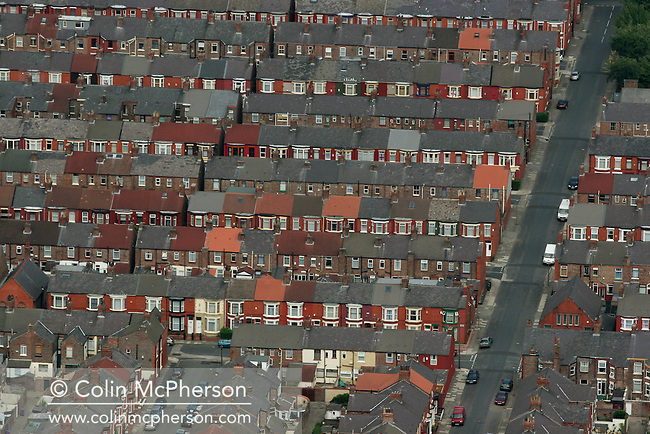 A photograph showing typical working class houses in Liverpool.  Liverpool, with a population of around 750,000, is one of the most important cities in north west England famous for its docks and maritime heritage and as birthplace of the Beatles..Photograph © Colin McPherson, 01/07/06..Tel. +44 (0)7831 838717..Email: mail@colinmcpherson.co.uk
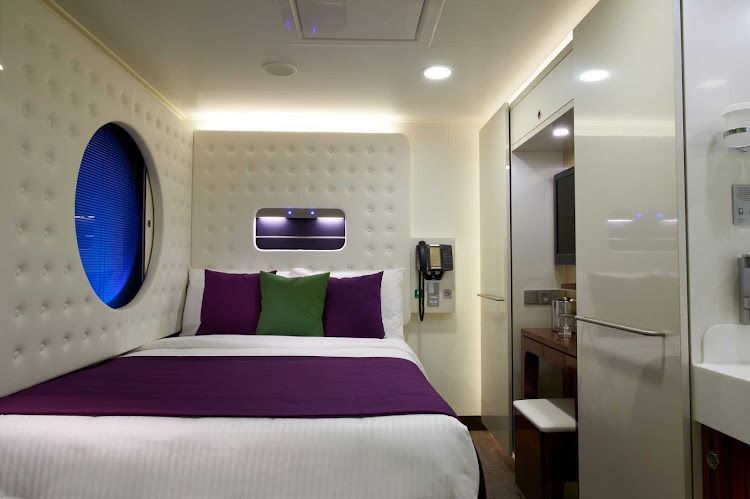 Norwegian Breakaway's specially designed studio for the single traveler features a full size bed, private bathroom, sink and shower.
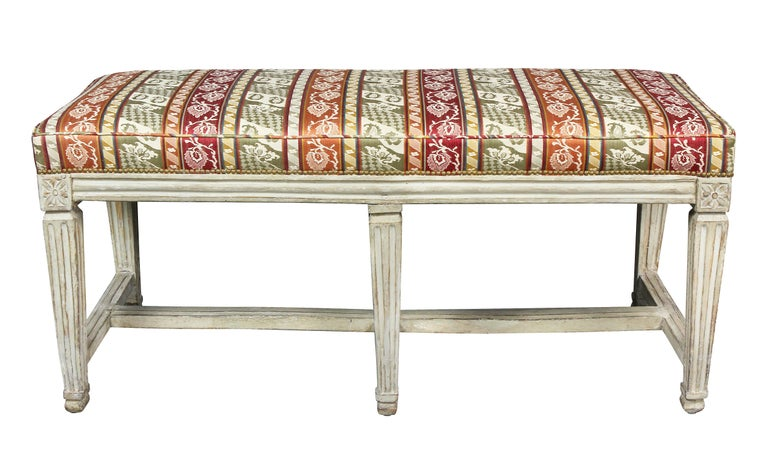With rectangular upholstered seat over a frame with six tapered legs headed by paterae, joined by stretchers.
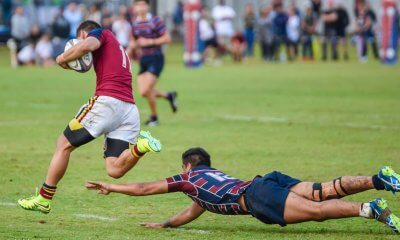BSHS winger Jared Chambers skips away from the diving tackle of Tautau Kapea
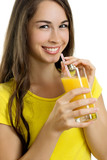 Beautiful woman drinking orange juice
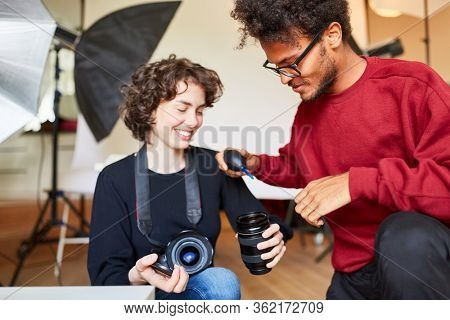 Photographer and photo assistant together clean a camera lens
---
> **Prompt**
Everything in the entries except the images must be copied exactly.

> **Task response**
 A photograph showing typical working class houses in Liverpool.  Liverpool, with a population of around 750,000, is one of the most important cities in north west England famous for its docks and maritime heritage and as birthplace of the Beatles..Photograph © Colin McPherson, 01/07/06..Tel. +44 (0)7831 838717..Email: mail@colinmcpherson.co.uk
 Norwegian Breakaway's specially designed studio for the single traveler features a full size bed, private bathroom, sink and shower.
With rectangular upholstered seat over a frame with six tapered legs headed by paterae, joined by stretchers.
BSHS winger Jared Chambers skips away from the diving tackle of Tautau Kapea
 Beautiful woman drinking orange juice
 Photographer and photo assistant together clean a camera lens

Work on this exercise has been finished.